Sep 04 2003

I have been listening to Amy Mann a lot at work lately. If you don’t recognize the name, you should know her stuff from the Magnolia soundtrack. I have really started to like it. She has one song that says “Oh, for the sake of momentum…” I think it’s about me. No, we have never met and there is no way that she knows of me, but the song is definately about me. All the things in my life that have continued simply because “I’m almost finished!” I wasted two years on Child development- almost 6 years on college in general. Two years have gone to shoes- I barely even like shoes at this point. Sometimes I think I’ve wasted 24 years on life. What do I have to show for it? I have a crappy job, a crappy car, a crappy house… a fabulous husband.
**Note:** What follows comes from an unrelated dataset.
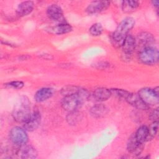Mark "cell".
<instances>
[{"instance_id":"cell-1","label":"cell","mask_w":159,"mask_h":159,"mask_svg":"<svg viewBox=\"0 0 159 159\" xmlns=\"http://www.w3.org/2000/svg\"><path fill=\"white\" fill-rule=\"evenodd\" d=\"M135 20L131 17L124 18L113 32L111 38L112 43L116 47H121L128 32L134 27Z\"/></svg>"},{"instance_id":"cell-2","label":"cell","mask_w":159,"mask_h":159,"mask_svg":"<svg viewBox=\"0 0 159 159\" xmlns=\"http://www.w3.org/2000/svg\"><path fill=\"white\" fill-rule=\"evenodd\" d=\"M89 96V94L88 91L81 88L80 91L75 94L64 96L61 101V106L69 112L76 111Z\"/></svg>"},{"instance_id":"cell-3","label":"cell","mask_w":159,"mask_h":159,"mask_svg":"<svg viewBox=\"0 0 159 159\" xmlns=\"http://www.w3.org/2000/svg\"><path fill=\"white\" fill-rule=\"evenodd\" d=\"M30 102L26 96H21L17 101L12 111L14 119L20 123L26 122L31 117Z\"/></svg>"},{"instance_id":"cell-4","label":"cell","mask_w":159,"mask_h":159,"mask_svg":"<svg viewBox=\"0 0 159 159\" xmlns=\"http://www.w3.org/2000/svg\"><path fill=\"white\" fill-rule=\"evenodd\" d=\"M159 53L157 48L150 46L143 47L139 53V59L143 64L152 65L158 61Z\"/></svg>"},{"instance_id":"cell-5","label":"cell","mask_w":159,"mask_h":159,"mask_svg":"<svg viewBox=\"0 0 159 159\" xmlns=\"http://www.w3.org/2000/svg\"><path fill=\"white\" fill-rule=\"evenodd\" d=\"M138 94L147 105H156L158 104V87L154 89L142 88L139 90Z\"/></svg>"},{"instance_id":"cell-6","label":"cell","mask_w":159,"mask_h":159,"mask_svg":"<svg viewBox=\"0 0 159 159\" xmlns=\"http://www.w3.org/2000/svg\"><path fill=\"white\" fill-rule=\"evenodd\" d=\"M11 142L18 147L25 145L28 141V135L26 130L20 127H14L9 132Z\"/></svg>"},{"instance_id":"cell-7","label":"cell","mask_w":159,"mask_h":159,"mask_svg":"<svg viewBox=\"0 0 159 159\" xmlns=\"http://www.w3.org/2000/svg\"><path fill=\"white\" fill-rule=\"evenodd\" d=\"M136 45L137 40L134 37L130 34H127L121 46L123 52L122 55L124 57L125 59L129 60L130 58L132 53L135 49Z\"/></svg>"},{"instance_id":"cell-8","label":"cell","mask_w":159,"mask_h":159,"mask_svg":"<svg viewBox=\"0 0 159 159\" xmlns=\"http://www.w3.org/2000/svg\"><path fill=\"white\" fill-rule=\"evenodd\" d=\"M110 6L108 1H96L92 2L87 7L86 11L89 14H96L107 9Z\"/></svg>"},{"instance_id":"cell-9","label":"cell","mask_w":159,"mask_h":159,"mask_svg":"<svg viewBox=\"0 0 159 159\" xmlns=\"http://www.w3.org/2000/svg\"><path fill=\"white\" fill-rule=\"evenodd\" d=\"M41 116L38 111L34 112L30 118L25 123H24L23 127L25 130L32 132L36 130L40 124Z\"/></svg>"},{"instance_id":"cell-10","label":"cell","mask_w":159,"mask_h":159,"mask_svg":"<svg viewBox=\"0 0 159 159\" xmlns=\"http://www.w3.org/2000/svg\"><path fill=\"white\" fill-rule=\"evenodd\" d=\"M143 148V143L137 141L134 134L132 135L129 139L127 144V148L129 152L134 155H139L142 152Z\"/></svg>"},{"instance_id":"cell-11","label":"cell","mask_w":159,"mask_h":159,"mask_svg":"<svg viewBox=\"0 0 159 159\" xmlns=\"http://www.w3.org/2000/svg\"><path fill=\"white\" fill-rule=\"evenodd\" d=\"M16 153L21 158L31 159L35 158L37 157V152L32 146H20L16 151Z\"/></svg>"},{"instance_id":"cell-12","label":"cell","mask_w":159,"mask_h":159,"mask_svg":"<svg viewBox=\"0 0 159 159\" xmlns=\"http://www.w3.org/2000/svg\"><path fill=\"white\" fill-rule=\"evenodd\" d=\"M125 101L131 106L142 110H146L148 106L140 98L138 94L130 93Z\"/></svg>"},{"instance_id":"cell-13","label":"cell","mask_w":159,"mask_h":159,"mask_svg":"<svg viewBox=\"0 0 159 159\" xmlns=\"http://www.w3.org/2000/svg\"><path fill=\"white\" fill-rule=\"evenodd\" d=\"M48 17L53 20H60L63 18V11L57 4H52L47 9Z\"/></svg>"},{"instance_id":"cell-14","label":"cell","mask_w":159,"mask_h":159,"mask_svg":"<svg viewBox=\"0 0 159 159\" xmlns=\"http://www.w3.org/2000/svg\"><path fill=\"white\" fill-rule=\"evenodd\" d=\"M72 27L70 24L66 23H62L58 25L48 27L47 31L52 34L61 35L68 33L72 30Z\"/></svg>"},{"instance_id":"cell-15","label":"cell","mask_w":159,"mask_h":159,"mask_svg":"<svg viewBox=\"0 0 159 159\" xmlns=\"http://www.w3.org/2000/svg\"><path fill=\"white\" fill-rule=\"evenodd\" d=\"M34 7V4L32 1H24L18 5L16 13L20 17L27 16L33 11Z\"/></svg>"},{"instance_id":"cell-16","label":"cell","mask_w":159,"mask_h":159,"mask_svg":"<svg viewBox=\"0 0 159 159\" xmlns=\"http://www.w3.org/2000/svg\"><path fill=\"white\" fill-rule=\"evenodd\" d=\"M53 90L50 88H42L39 89L34 95L35 100L38 102H43L52 96Z\"/></svg>"},{"instance_id":"cell-17","label":"cell","mask_w":159,"mask_h":159,"mask_svg":"<svg viewBox=\"0 0 159 159\" xmlns=\"http://www.w3.org/2000/svg\"><path fill=\"white\" fill-rule=\"evenodd\" d=\"M137 40L143 47L152 46L155 42V37L152 34L147 32H142L139 34L137 35Z\"/></svg>"},{"instance_id":"cell-18","label":"cell","mask_w":159,"mask_h":159,"mask_svg":"<svg viewBox=\"0 0 159 159\" xmlns=\"http://www.w3.org/2000/svg\"><path fill=\"white\" fill-rule=\"evenodd\" d=\"M112 95L111 90L104 88H97L93 93V98L97 101H104Z\"/></svg>"},{"instance_id":"cell-19","label":"cell","mask_w":159,"mask_h":159,"mask_svg":"<svg viewBox=\"0 0 159 159\" xmlns=\"http://www.w3.org/2000/svg\"><path fill=\"white\" fill-rule=\"evenodd\" d=\"M108 111V109L106 106L99 104L93 106L90 109V113L91 116L94 117H101L105 116Z\"/></svg>"},{"instance_id":"cell-20","label":"cell","mask_w":159,"mask_h":159,"mask_svg":"<svg viewBox=\"0 0 159 159\" xmlns=\"http://www.w3.org/2000/svg\"><path fill=\"white\" fill-rule=\"evenodd\" d=\"M134 135L139 142L143 143L145 141H147L148 135V127H147L146 125L140 126L137 130Z\"/></svg>"},{"instance_id":"cell-21","label":"cell","mask_w":159,"mask_h":159,"mask_svg":"<svg viewBox=\"0 0 159 159\" xmlns=\"http://www.w3.org/2000/svg\"><path fill=\"white\" fill-rule=\"evenodd\" d=\"M139 6V2L137 1H124L122 4V9L124 12L130 13L134 11Z\"/></svg>"},{"instance_id":"cell-22","label":"cell","mask_w":159,"mask_h":159,"mask_svg":"<svg viewBox=\"0 0 159 159\" xmlns=\"http://www.w3.org/2000/svg\"><path fill=\"white\" fill-rule=\"evenodd\" d=\"M81 89V88L75 85H67L64 86L61 89V94L64 96L73 95L78 93Z\"/></svg>"},{"instance_id":"cell-23","label":"cell","mask_w":159,"mask_h":159,"mask_svg":"<svg viewBox=\"0 0 159 159\" xmlns=\"http://www.w3.org/2000/svg\"><path fill=\"white\" fill-rule=\"evenodd\" d=\"M89 31L92 35L99 36L102 33L103 27L100 23H95L91 26Z\"/></svg>"},{"instance_id":"cell-24","label":"cell","mask_w":159,"mask_h":159,"mask_svg":"<svg viewBox=\"0 0 159 159\" xmlns=\"http://www.w3.org/2000/svg\"><path fill=\"white\" fill-rule=\"evenodd\" d=\"M111 94L117 96V98H120L124 99H126L128 97V96L129 95V94L130 93V92L124 90V89H111Z\"/></svg>"},{"instance_id":"cell-25","label":"cell","mask_w":159,"mask_h":159,"mask_svg":"<svg viewBox=\"0 0 159 159\" xmlns=\"http://www.w3.org/2000/svg\"><path fill=\"white\" fill-rule=\"evenodd\" d=\"M158 120L153 121V123L150 125V127L148 128V135L147 138V141L149 140H152L153 137H155L158 130Z\"/></svg>"},{"instance_id":"cell-26","label":"cell","mask_w":159,"mask_h":159,"mask_svg":"<svg viewBox=\"0 0 159 159\" xmlns=\"http://www.w3.org/2000/svg\"><path fill=\"white\" fill-rule=\"evenodd\" d=\"M4 84L7 88H11L16 89H20L22 88L23 86H24V83L20 81H13L6 83Z\"/></svg>"},{"instance_id":"cell-27","label":"cell","mask_w":159,"mask_h":159,"mask_svg":"<svg viewBox=\"0 0 159 159\" xmlns=\"http://www.w3.org/2000/svg\"><path fill=\"white\" fill-rule=\"evenodd\" d=\"M66 119H67V121L68 122L69 124H75L78 120L79 116L76 112V111L71 112L70 114H69V115H68Z\"/></svg>"},{"instance_id":"cell-28","label":"cell","mask_w":159,"mask_h":159,"mask_svg":"<svg viewBox=\"0 0 159 159\" xmlns=\"http://www.w3.org/2000/svg\"><path fill=\"white\" fill-rule=\"evenodd\" d=\"M158 114H159V112H158V108H156L150 114V116H149V118L150 120H153V121H157L158 120Z\"/></svg>"},{"instance_id":"cell-29","label":"cell","mask_w":159,"mask_h":159,"mask_svg":"<svg viewBox=\"0 0 159 159\" xmlns=\"http://www.w3.org/2000/svg\"><path fill=\"white\" fill-rule=\"evenodd\" d=\"M97 66H96V68H100V66H102V68H106L109 65L107 64V63H98V65H96Z\"/></svg>"},{"instance_id":"cell-30","label":"cell","mask_w":159,"mask_h":159,"mask_svg":"<svg viewBox=\"0 0 159 159\" xmlns=\"http://www.w3.org/2000/svg\"><path fill=\"white\" fill-rule=\"evenodd\" d=\"M152 3L154 6H155L157 7H158V1H152Z\"/></svg>"}]
</instances>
John is what I have, but how can you build a whole life off of one person who isn’t YOU? I need to get out of town. I need experiences that are more than workhomeeatsleepwork. This is a really hard time for me. John has so much to look forward to with Grad school. He has found something he really loves and it is in reach. I really want to go to art school, but that is about 6 years and 40,000 dollars out of my reach. And for what- an ART degree? What’s the point. I could be an artist with no degree at all and, with how much our society values art, there will be no teaching positions in a few years. Too late for me. Fuck it. I better fucking get used to retail. Doesn’t my future just glow?